Ariane tucked the photo back into her backpack pocket and slunk outside into the cold mist. Strike one, she thought, but even if she got three strikes in a row, she wouldn’t give up. Her mom had been in Horseshoe Bay. Someone must have seen her, have some idea of where she had gone. They had to. It couldn’t be a dead end. It couldn’t.
Except, of course, no matter how fervently she wished otherwise, it could.
But it isn’t yet, she told herself fiercely. She looked up and down Bay Street. There were several restaurants and galleries and other businesses. She’d ask at every one. And then she’d go up a block and ask again. She’d ask until she ran out of places to ask. She wouldn’t give up.
Someone in Horseshoe Bay had seen her mom, and Ariane wasn’t leaving until she found that person.

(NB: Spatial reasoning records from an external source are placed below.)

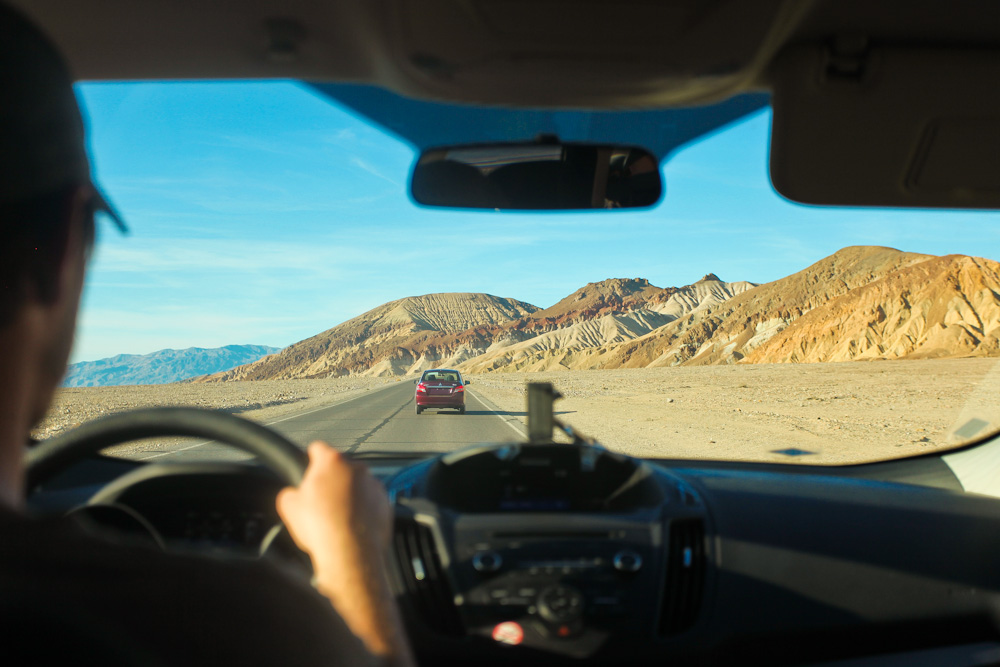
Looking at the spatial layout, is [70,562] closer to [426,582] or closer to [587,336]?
[426,582]

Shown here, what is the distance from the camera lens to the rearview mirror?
126 inches

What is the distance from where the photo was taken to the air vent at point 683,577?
3119 millimetres

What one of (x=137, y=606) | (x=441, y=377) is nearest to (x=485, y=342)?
(x=441, y=377)

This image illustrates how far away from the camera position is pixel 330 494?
4.32ft

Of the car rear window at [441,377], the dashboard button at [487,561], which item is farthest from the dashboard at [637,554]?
the car rear window at [441,377]

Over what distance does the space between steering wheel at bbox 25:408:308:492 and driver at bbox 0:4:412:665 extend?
67cm

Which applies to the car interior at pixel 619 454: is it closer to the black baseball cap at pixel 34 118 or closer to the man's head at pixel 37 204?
the man's head at pixel 37 204

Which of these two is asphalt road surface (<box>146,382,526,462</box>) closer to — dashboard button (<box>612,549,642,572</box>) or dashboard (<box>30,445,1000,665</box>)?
dashboard (<box>30,445,1000,665</box>)

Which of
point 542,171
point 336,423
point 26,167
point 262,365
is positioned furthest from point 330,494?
point 262,365

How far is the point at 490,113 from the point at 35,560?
3.47m

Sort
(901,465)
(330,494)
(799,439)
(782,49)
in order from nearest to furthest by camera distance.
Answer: (330,494) → (782,49) → (901,465) → (799,439)

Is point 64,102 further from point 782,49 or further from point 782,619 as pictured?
point 782,619

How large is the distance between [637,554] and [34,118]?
8.92 feet

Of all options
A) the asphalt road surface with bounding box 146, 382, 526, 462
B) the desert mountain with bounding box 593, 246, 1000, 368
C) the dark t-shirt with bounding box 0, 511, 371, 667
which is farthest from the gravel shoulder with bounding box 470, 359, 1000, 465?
the desert mountain with bounding box 593, 246, 1000, 368
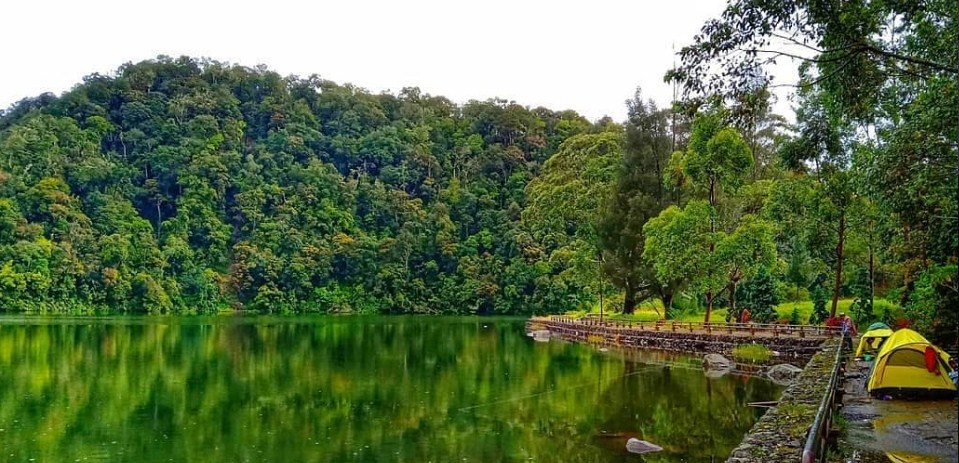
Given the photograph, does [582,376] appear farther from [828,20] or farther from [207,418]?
[828,20]

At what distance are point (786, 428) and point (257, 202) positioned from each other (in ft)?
275

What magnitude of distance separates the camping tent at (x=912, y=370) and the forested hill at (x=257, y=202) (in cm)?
5759

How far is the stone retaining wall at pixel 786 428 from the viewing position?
9.28 meters

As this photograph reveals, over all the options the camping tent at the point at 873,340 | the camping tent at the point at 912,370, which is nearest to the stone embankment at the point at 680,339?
the camping tent at the point at 873,340

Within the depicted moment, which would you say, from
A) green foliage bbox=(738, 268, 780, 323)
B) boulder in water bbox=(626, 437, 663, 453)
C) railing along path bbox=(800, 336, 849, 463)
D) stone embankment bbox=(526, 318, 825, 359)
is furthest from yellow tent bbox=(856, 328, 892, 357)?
green foliage bbox=(738, 268, 780, 323)

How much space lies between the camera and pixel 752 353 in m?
29.1

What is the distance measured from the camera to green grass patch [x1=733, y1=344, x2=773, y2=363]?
28578mm

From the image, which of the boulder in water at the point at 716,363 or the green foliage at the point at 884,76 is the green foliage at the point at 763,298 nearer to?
the boulder in water at the point at 716,363

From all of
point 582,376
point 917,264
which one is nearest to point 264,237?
point 582,376

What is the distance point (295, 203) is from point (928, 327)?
7694 centimetres

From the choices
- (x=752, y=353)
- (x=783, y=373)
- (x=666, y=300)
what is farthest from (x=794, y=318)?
(x=783, y=373)

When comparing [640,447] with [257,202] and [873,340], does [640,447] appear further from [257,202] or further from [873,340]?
[257,202]

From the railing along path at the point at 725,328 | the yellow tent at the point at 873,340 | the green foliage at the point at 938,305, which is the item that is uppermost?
the green foliage at the point at 938,305

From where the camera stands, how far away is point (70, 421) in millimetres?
17156
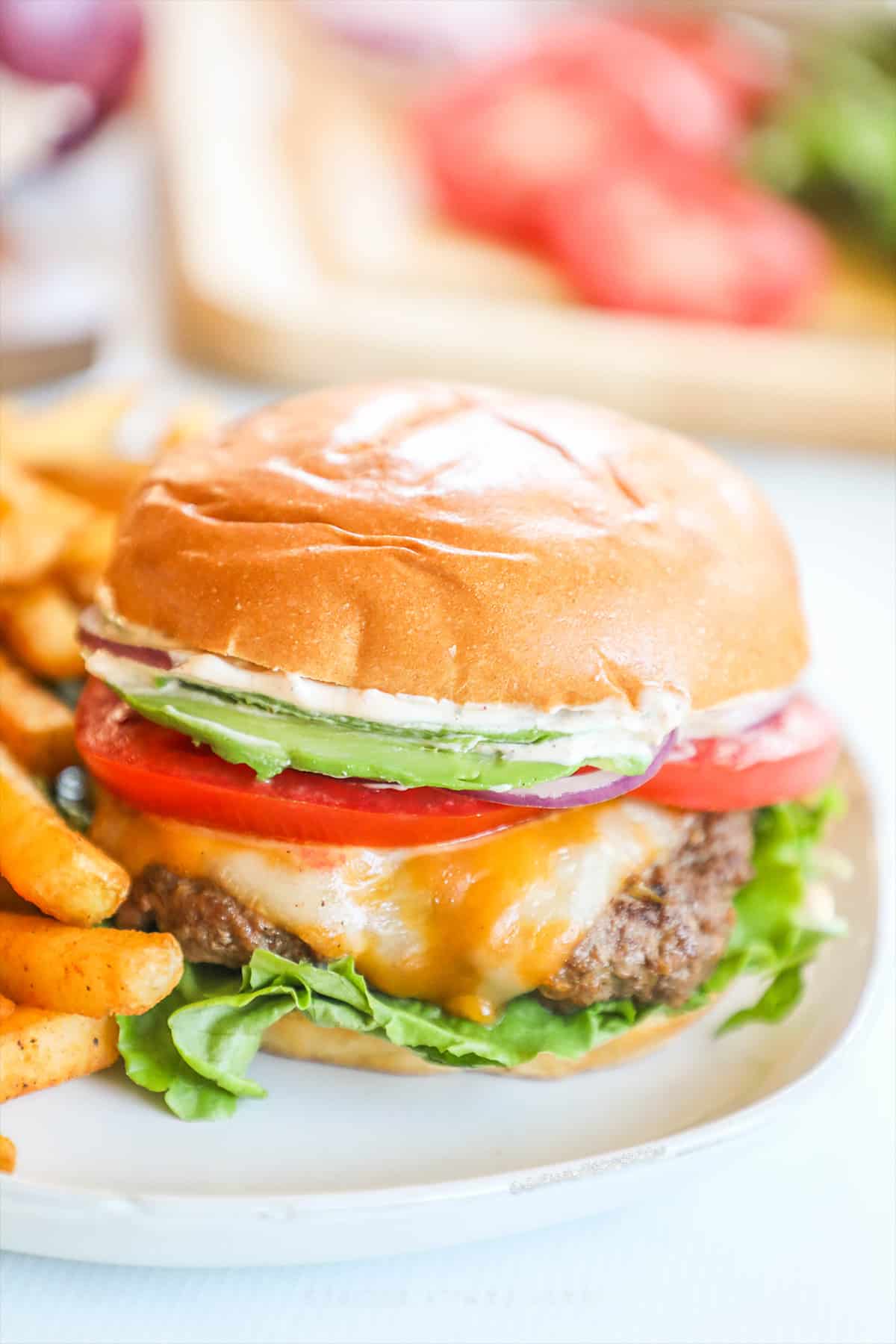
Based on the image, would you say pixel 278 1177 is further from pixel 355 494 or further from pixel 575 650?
pixel 355 494

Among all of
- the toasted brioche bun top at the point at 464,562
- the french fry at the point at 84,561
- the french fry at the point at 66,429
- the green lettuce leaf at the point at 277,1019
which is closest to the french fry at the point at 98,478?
the french fry at the point at 66,429

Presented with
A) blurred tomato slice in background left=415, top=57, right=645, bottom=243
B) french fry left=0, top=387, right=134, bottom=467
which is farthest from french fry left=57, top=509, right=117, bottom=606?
blurred tomato slice in background left=415, top=57, right=645, bottom=243

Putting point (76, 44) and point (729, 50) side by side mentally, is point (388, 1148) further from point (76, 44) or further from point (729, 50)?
point (729, 50)

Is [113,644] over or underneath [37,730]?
over

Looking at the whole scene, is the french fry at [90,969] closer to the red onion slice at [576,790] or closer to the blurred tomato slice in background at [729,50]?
the red onion slice at [576,790]

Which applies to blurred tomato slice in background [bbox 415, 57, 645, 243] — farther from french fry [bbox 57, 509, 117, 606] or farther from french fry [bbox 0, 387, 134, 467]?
french fry [bbox 57, 509, 117, 606]

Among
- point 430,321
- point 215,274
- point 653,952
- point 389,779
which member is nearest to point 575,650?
point 389,779

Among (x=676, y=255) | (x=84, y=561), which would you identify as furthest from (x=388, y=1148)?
(x=676, y=255)
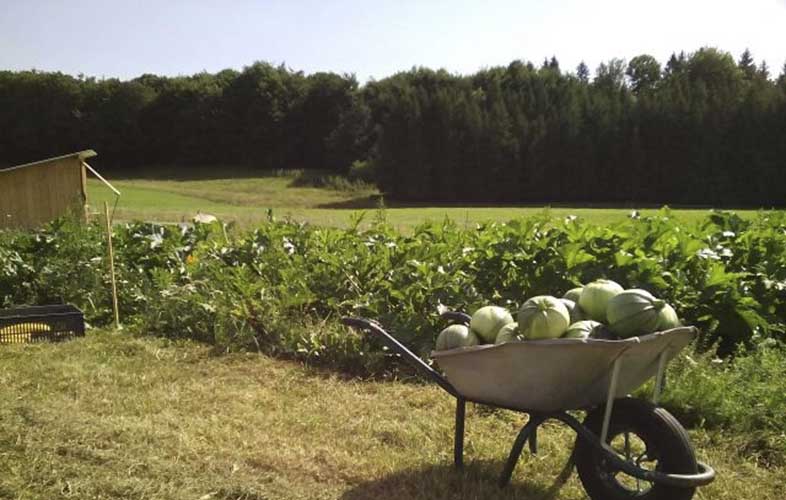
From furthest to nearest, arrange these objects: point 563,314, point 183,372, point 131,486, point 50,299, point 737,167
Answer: point 737,167
point 50,299
point 183,372
point 131,486
point 563,314

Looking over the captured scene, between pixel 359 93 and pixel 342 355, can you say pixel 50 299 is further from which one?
pixel 359 93

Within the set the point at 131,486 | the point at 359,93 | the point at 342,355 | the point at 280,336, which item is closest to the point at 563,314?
the point at 131,486

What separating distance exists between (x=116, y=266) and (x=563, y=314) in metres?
5.65

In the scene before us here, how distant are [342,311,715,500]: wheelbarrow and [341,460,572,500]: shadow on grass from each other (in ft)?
0.37

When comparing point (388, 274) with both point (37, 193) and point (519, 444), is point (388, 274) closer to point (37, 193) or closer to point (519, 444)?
point (519, 444)

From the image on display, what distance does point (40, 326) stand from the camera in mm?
6160

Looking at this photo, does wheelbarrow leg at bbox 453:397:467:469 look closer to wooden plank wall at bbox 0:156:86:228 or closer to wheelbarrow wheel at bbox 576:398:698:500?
wheelbarrow wheel at bbox 576:398:698:500

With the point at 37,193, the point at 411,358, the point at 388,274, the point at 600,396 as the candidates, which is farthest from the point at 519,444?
the point at 37,193

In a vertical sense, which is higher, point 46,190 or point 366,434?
point 46,190

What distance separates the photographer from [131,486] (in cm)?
312

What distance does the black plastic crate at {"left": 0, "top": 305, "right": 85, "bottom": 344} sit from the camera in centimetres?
601

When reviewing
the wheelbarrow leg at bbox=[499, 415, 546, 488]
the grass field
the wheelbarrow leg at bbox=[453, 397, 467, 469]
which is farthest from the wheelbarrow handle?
the grass field

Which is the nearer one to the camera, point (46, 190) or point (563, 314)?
point (563, 314)

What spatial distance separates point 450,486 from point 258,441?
1080 millimetres
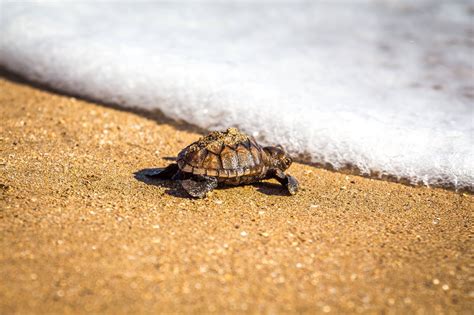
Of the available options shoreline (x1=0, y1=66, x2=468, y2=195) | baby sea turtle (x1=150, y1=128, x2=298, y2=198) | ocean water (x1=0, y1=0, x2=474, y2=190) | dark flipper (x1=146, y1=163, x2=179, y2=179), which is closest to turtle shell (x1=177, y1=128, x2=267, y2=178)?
baby sea turtle (x1=150, y1=128, x2=298, y2=198)

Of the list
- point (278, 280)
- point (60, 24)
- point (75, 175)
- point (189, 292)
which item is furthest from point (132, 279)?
point (60, 24)

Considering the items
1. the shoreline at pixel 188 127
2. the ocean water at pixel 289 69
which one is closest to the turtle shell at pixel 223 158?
the shoreline at pixel 188 127

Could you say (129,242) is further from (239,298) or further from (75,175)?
(75,175)

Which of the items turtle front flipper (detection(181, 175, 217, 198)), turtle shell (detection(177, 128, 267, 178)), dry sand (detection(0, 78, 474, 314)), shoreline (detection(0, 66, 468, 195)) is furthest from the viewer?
shoreline (detection(0, 66, 468, 195))

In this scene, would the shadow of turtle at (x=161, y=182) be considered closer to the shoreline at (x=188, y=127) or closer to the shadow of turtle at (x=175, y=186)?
the shadow of turtle at (x=175, y=186)

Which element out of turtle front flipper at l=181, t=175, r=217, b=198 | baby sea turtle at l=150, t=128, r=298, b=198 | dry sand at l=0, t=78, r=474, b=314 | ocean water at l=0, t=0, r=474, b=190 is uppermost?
ocean water at l=0, t=0, r=474, b=190

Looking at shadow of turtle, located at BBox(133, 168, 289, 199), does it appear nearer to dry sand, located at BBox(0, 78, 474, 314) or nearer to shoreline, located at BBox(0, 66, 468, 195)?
dry sand, located at BBox(0, 78, 474, 314)

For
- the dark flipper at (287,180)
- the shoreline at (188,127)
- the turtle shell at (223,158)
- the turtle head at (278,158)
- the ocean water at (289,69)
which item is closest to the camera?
the turtle shell at (223,158)

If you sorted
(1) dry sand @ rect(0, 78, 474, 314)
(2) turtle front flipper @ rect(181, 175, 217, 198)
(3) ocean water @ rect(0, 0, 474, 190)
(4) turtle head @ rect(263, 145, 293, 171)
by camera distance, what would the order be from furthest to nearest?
(3) ocean water @ rect(0, 0, 474, 190) → (4) turtle head @ rect(263, 145, 293, 171) → (2) turtle front flipper @ rect(181, 175, 217, 198) → (1) dry sand @ rect(0, 78, 474, 314)
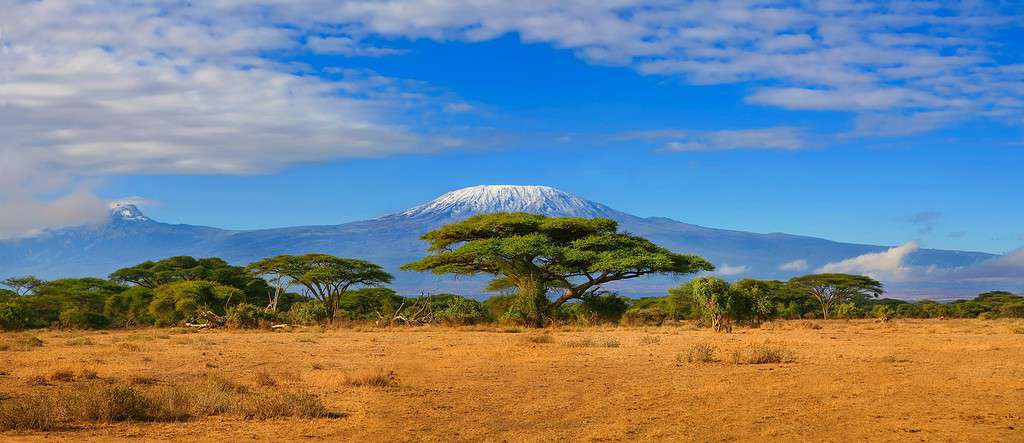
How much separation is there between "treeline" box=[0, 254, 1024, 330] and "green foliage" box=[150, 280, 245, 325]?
0.27 feet

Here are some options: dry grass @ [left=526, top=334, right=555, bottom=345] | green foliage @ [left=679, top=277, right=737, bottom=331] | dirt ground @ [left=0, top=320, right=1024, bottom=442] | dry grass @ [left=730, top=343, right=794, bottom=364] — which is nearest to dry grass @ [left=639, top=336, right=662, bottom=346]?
dirt ground @ [left=0, top=320, right=1024, bottom=442]

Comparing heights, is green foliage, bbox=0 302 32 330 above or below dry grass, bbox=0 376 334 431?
above

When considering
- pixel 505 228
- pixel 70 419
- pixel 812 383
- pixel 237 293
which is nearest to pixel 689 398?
pixel 812 383

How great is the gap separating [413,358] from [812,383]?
1091 cm

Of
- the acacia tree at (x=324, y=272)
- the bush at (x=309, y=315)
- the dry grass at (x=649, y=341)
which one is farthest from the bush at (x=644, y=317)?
the dry grass at (x=649, y=341)

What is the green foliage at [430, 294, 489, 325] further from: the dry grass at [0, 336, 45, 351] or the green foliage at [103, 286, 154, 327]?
the dry grass at [0, 336, 45, 351]

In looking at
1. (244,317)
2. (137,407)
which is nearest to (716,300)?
(244,317)

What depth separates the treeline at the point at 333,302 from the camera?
151 ft

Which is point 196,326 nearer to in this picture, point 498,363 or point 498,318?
point 498,318

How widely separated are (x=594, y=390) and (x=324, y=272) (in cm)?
4528

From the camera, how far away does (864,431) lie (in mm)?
12844

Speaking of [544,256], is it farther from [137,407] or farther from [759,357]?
[137,407]

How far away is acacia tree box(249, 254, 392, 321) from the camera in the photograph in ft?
199

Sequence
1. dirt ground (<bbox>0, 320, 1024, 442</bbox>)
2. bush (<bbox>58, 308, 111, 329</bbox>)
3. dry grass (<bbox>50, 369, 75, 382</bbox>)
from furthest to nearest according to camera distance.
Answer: bush (<bbox>58, 308, 111, 329</bbox>) → dry grass (<bbox>50, 369, 75, 382</bbox>) → dirt ground (<bbox>0, 320, 1024, 442</bbox>)
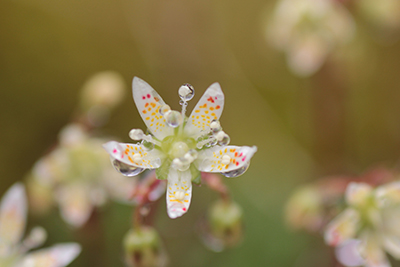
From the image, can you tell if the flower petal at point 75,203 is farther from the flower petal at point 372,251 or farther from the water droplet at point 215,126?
the flower petal at point 372,251

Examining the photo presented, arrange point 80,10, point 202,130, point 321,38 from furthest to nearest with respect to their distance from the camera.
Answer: point 80,10 → point 321,38 → point 202,130

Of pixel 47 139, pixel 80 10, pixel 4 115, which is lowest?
pixel 47 139

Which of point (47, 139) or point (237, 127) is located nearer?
point (47, 139)

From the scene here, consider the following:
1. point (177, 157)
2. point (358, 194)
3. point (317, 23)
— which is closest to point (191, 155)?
point (177, 157)

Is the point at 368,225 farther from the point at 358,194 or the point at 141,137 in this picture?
the point at 141,137

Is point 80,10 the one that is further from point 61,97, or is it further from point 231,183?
point 231,183

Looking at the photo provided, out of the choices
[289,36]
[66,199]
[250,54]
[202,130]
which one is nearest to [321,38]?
[289,36]
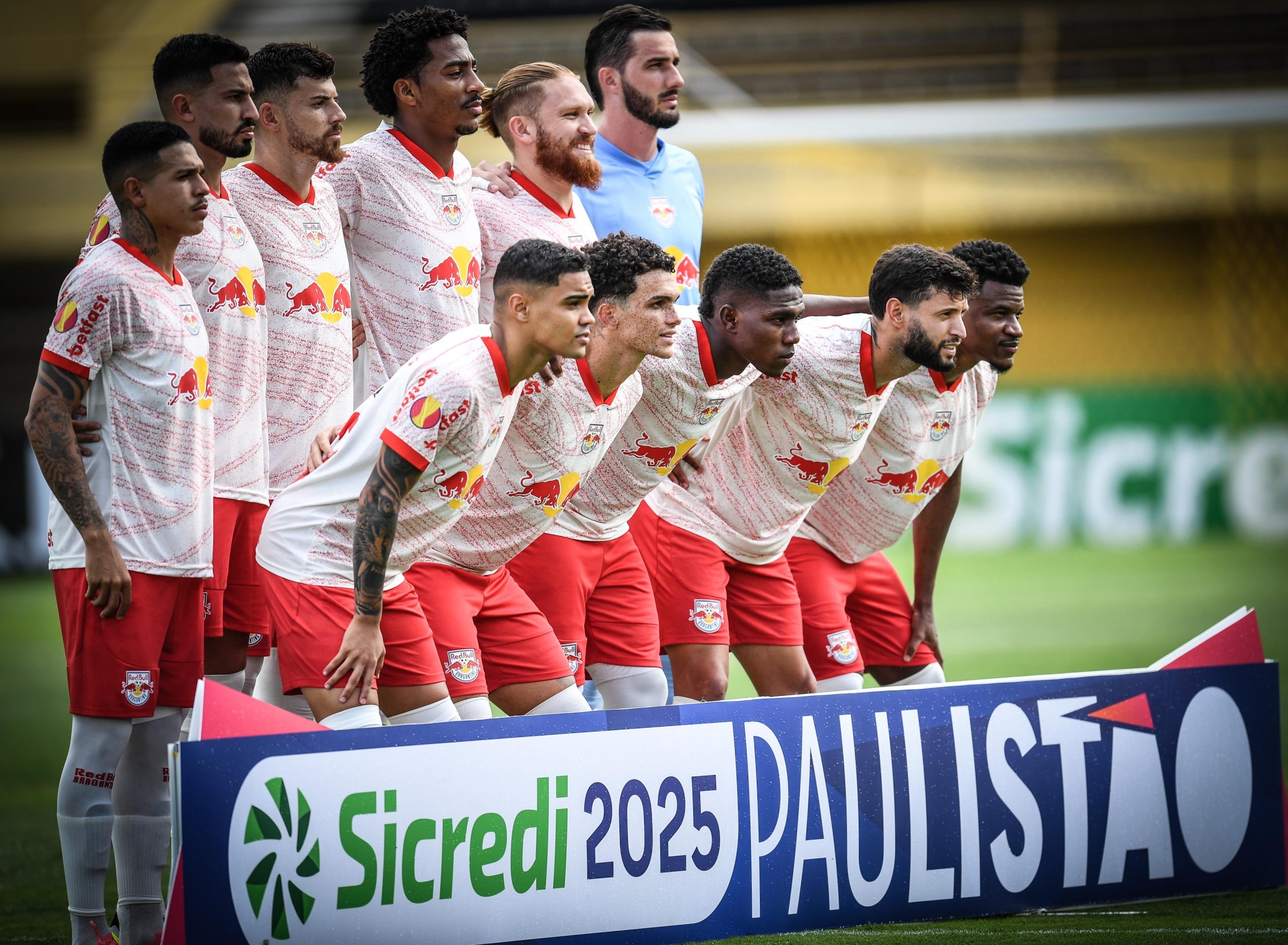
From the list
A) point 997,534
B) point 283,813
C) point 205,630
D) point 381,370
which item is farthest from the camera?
point 997,534

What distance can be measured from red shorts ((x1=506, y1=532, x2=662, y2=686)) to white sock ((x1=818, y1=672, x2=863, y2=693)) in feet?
2.46

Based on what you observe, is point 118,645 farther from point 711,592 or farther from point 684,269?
point 684,269

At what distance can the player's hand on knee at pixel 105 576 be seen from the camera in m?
3.93

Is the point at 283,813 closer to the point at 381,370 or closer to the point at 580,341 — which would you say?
the point at 580,341

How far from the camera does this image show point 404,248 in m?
4.85

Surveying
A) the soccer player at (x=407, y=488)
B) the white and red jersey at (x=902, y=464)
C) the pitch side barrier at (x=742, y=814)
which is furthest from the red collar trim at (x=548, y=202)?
A: the pitch side barrier at (x=742, y=814)

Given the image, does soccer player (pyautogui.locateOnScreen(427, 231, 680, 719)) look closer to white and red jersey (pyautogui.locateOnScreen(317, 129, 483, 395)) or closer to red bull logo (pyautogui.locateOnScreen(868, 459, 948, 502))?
white and red jersey (pyautogui.locateOnScreen(317, 129, 483, 395))

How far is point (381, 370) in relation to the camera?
4938mm

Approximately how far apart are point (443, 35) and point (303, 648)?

She turned left and began her quest.
<•>
The Horseshoe Bay Motel, its name emblazoned on a red awning in faux-Celtic letters, proved to be an old-fashioned two-storey motel with the room doors opening directly to the outside. Wally entered the small lobby, decorated with antique-looking furniture and West Coast-flavoured artwork. A rotund middle-aged woman sat behind the desk, reading the Vancouver Sun. She looked up as he came in and gave him a friendly smile. “Can I help you?”